Burton and Dickey used 2000 through 2014 NFL play-by-play data from ArmChair Analysis to conduct an initial analysis of the probability of a pass in a NFL game. This analysis revealed that pass probability in NFL games has risen by more than 2 percentage points from 54.4% during the 2000 season to 56.7% during the 2014 season. Armed with this information, they determined the model should be developed using data from the 2011-2014 seasons.
Next, they had to decide which factors most influence an offensive team's play selection. These include yards to go, the play down (first, second, third or fourth), time remaining, point differential, offensive points, defensive points, interaction between yards to go and down, cumulative number of fumbles, cumulative number of interceptions, field position, timeouts remaining for the offense, timeouts remaining for the defense and yards gained on the previous plays. They considered many other variables, such as play lag (what had occurred on the previous play) and current weather conditions (precipitation/wind speed), but found they did not have a significant effect on play-calling.
Burton and Dickey then developed logistic regression and random forest models using the ArmChair Analysis play-by-play data seasons to predict future play types. While building the logistic regression model, they determined separate models needed to be created for each quarter of a game because the behavior of the selected variables change by quarter. For example, if a team is losing in the fourth quarter, it is much more likely to throw a pass, while the winning team is less likely to call a pass play. Conversely, in the first quarter, point differential has no benefit to predicting play type.
Each quarter has its own quirks that are not picked up if modeled together. As a result, six unique logistic regression models were created—one each for the first quarter, second quarter, third quarter, fourth quarter winning, fourth quarter losing and fourth quarter tied.
To test their model, Burton and Dickey randomly selected 20 games from completed NFL seasons. The model's best result was correctly predicting 91.6% of plays in a 2014 game between the Jacksonville Jaguars and Dallas Cowboys, with the average prediction accuracy over all 20 games 75%.
The following is a list of five games with the highest prediction accuracy rates from the 20 tested. (Note: Only pass or runs plays are included; punts and field goal attempts are not included.)
2014 Dallas Cowboys at Jacksonville Jaguars
- Total # of Plays: 119
- Total # of Plays Correctly Predicted: 109
- Total # of Plays Incorrectly Predicted: 10
- Percent of Plays Correctly Predicted: 91.6%
2013 Baltimore Ravens at Denver Broncos
- Total # of Plays: 148
- Total # of Plays Correctly Predicted: 134
- Total # of Plays Incorrectly Predicted: 14
- Percent of Plays Correctly Predicted: 90.5%
2011 New York Giants at New England Patriots
- Total # of Plays: 128
- Total # of Plays Correctly Predicted: 109
- Total # of Plays Incorrectly Predicted: 19
- Percent of Plays Correctly Predicted: 85.16%
2014 New England Patriots at Seattle Seahawks (Super Bowl XLIX)
- Total # of Plays: 121
- Total # of Plays Correctly Predicted: 96
- Total # of Plays Incorrectly Predicted: 25
- Percent of Plays Correctly Predicted: 79.33%
2013 Arizona Cardinals at St.

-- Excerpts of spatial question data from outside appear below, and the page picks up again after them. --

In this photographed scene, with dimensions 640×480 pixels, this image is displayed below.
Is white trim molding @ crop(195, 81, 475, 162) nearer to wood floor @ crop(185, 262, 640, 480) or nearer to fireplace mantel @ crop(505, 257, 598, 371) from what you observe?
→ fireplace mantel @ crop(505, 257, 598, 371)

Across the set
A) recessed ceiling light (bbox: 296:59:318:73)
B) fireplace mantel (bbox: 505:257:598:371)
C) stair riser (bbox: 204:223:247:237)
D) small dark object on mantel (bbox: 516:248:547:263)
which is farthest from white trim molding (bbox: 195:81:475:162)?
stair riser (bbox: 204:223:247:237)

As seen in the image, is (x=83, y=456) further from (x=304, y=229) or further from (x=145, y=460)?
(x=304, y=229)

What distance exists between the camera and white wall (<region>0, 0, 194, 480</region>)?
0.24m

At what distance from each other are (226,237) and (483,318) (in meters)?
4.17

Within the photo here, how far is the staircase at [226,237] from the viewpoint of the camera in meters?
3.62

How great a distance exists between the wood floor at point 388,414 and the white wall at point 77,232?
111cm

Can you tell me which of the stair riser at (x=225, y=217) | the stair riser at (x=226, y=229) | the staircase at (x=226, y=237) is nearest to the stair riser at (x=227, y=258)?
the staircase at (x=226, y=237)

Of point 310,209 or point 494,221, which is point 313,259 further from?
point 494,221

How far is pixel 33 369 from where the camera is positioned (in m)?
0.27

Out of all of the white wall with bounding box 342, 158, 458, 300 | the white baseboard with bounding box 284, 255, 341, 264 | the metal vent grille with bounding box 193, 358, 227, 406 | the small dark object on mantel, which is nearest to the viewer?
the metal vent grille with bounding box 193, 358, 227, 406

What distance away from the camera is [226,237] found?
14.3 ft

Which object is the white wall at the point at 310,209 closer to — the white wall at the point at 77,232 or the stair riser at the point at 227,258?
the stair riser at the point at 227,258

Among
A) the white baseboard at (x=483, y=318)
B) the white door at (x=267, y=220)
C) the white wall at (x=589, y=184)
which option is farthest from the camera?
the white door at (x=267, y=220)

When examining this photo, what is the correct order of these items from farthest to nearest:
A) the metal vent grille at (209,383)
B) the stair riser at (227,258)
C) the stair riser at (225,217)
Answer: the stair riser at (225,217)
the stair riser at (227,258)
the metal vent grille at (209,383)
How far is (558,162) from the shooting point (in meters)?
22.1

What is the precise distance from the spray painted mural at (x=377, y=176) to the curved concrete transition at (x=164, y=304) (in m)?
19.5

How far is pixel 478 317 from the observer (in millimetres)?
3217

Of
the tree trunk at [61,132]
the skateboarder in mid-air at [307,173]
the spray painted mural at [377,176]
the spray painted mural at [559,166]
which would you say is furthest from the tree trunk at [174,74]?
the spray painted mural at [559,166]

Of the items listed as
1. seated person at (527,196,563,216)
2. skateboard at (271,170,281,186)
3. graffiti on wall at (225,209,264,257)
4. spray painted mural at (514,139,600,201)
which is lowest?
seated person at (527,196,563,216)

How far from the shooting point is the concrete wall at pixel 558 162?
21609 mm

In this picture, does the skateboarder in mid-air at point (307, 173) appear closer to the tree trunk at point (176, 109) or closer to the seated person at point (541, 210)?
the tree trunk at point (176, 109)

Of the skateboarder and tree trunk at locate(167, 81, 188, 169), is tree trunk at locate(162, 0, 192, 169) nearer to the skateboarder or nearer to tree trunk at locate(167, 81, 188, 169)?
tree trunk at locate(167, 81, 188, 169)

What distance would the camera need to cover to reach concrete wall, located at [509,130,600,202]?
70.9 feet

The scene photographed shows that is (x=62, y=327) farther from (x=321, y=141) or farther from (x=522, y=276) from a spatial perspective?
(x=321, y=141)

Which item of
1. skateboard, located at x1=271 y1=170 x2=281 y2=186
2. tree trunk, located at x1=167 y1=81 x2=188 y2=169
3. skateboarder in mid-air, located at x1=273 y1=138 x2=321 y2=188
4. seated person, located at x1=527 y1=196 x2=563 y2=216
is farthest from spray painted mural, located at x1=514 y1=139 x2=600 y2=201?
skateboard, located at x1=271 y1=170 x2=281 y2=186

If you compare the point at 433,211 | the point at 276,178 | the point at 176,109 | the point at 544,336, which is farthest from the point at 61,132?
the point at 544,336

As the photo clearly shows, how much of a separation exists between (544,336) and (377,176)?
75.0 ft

Louis Rams
- Total # of Plays: 107
- Total # of Plays Correctly Predicted: 84
- Total # of Plays Incorrectly Predicted: 23
- Percent of Plays Correctly Predicted: 78.50%
Now that the final model has been constructed and successfully tested, Burton and Dickey have created an interactive visualization using the R Shiny package. This visualization is an intuitive and easily interpretable tool individuals—from the casual fan to perhaps NFL coaches—can use to make real-time decisions based on current game conditions, explained Burton during his presentation.